Kickstarting the earnings season for the FMCG sector, Nestle India is expected to maintain strong growth momentum with net profit jumping as high as 20.7 per cent on-year for the fourth quarter of FY2023. The FMCG major had recorded net profit of Rs 628.06 crore in the previous quarter of FY23, and Rs 594.71 crore for the fourth quarter of FY22. Nestle India is estimated to record a sales growth in double digits, in the range of 11.7- 14.5 per cent, led by a mix of volume and pricing growth.

“Nestlé India is expected to maintain strong growth momentum with 12.8 per cent sales growth led by a mix of volume and pricing growth. Maggi noodles and chocolate categories are expected to grow at faster pace but milk and related product categories to see moderate sales given high milk prices are adversely impacting growth,” said ICICI Securities. Nestle India is due to announce its January-March quarter results on Tuesday, April 25. The company follows a January to December accounting year.

Meanwhile, revenue growth is expected to be at 12 per cent on-year, which would be largely price-led (low single digit volume growth), said Sharekhan. Nestle India, similar to previous quarters, is expected to record revenue growth on the back of price hikes taken by the company, which will, in turn, affect volume growth. “We model 13 per cent on-year growth in net domestic revenues, entirely led by price increases. Volume (tonnage) is likely to decline marginally, owing to: 1) continued share loss in Maggi LUP as it increased price point to Rs 7 from Rs 5, whereas ITC Yippee! has maintained price at Rs5, and 2) weak trends in milk/nutrition portfolio,” said  Kotak Institutional Equities.

According to brokerage firms and analysts, gross margins at Nestle India are expected to contract due to inflation in key input prices. “Gross margins to contract by 89 bps YoY, due to inflation in key input prices. EBITDA margins expected to contract by 58 bps YoY at 22.8 per cent. EBITDA expected to grow by 11.6 per cent, while PAT to grow by 13.2 per cent YoY, said Prabhudas Lilladher. 

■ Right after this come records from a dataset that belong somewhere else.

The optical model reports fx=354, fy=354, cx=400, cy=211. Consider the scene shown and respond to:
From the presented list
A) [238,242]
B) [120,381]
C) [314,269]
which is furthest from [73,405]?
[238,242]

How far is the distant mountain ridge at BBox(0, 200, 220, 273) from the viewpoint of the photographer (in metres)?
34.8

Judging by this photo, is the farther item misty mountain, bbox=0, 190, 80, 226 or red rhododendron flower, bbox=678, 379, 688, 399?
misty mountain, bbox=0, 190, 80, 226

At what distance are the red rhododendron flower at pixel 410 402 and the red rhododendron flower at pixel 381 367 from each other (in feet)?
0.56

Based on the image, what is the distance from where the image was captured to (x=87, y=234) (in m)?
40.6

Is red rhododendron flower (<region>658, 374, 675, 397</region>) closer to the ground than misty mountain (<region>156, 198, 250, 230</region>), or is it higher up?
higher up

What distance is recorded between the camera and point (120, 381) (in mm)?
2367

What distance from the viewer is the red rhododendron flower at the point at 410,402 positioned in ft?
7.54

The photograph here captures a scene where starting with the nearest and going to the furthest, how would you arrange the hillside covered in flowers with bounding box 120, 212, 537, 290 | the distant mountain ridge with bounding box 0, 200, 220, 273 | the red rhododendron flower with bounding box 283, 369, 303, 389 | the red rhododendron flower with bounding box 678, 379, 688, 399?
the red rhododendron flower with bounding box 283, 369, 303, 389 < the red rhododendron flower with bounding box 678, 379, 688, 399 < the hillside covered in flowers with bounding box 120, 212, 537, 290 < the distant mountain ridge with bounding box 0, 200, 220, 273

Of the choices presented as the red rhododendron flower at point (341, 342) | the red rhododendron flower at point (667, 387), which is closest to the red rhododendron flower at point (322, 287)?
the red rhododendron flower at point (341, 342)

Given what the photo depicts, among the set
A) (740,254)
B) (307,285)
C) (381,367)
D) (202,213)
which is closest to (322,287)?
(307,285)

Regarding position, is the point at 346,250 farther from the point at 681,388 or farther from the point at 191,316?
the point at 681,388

Meanwhile, Sharekhan added, “Higher milk and wheat prices might affect margins of food companies such as Nestle India while lower operating leverage might affect margins of companies such as Colgate, Bajaj Consumer Care and Emami,” said Sharekhan. 

Brokerage Estimates for Nestle India Q4 FY23 financial results (on-year comparisons):

ICICI Securities
Revenue:
Rs 4,488.7 crore; up 12.8%
EBITDA: Rs 960.6 crore; up 3.9%
PAT: Rs 640.3 crore; up 7.7%

Kotak Institutional Equities
Net sales:
Rs 4,000 crore; up 12.8%
EBITDA: Rs 1,000 crore; up 13.1%
Reported PAT: Rs 692 crore; up 16.4%

HDFC Securities
Net sales:
Rs 4,000 crore; up 13.1%
EBITDA: Rs 1,000 crore; 14.3%
APAT: Rs 720 crore; 20.7%

Prabhudas Lilladher
Sales:
Rs 4,000 crore; up 14.5%
EBITDA: Rs 1,000 crore; up 11.6%
Adjusted PAT: Rs 680.20 crore; up 13.1%

Sharekhan
Net sales:
Rs 4,448 crore; up 11.7%
Operating margin: 22.3%
Adjusted PAT: Rs 642 crore; up 7.9%

Elara Capital
Revenue:
Rs 4,404 crore; up 11.5%
EBITDA: Rs 1,023 crore; up 19.1%
Adjusted PAT: Rs 715 crore; up 20.3%

What to watch from Nestle India Q4FY23 results?

One of the few companies expected to deliver double-digit on-year growth and a preferred pick within the FMCG universe, what are the key things to watch out for in the Q4FY23 results by Nestle India? Key monitorables are: commentary on recovery in trade channels and rural demand, new product pipeline, and demand trends in packaged foods, said HDFC Securities. Earlier this month, Nestle India had declared an interim dividend of Rs 27 per equity share of Rs 10 each for the calendar year 2023 and had announced April 21 as the record date for determining the eligibility of shareholders for interim dividend payment. This is Nestle’s first interim dividend for the year 2023, and will be paid on and from 8 May, along with the final dividend for the year 2022. Earlier, for the year 2022, Nestle issued a total dividend of Rs 220 per share.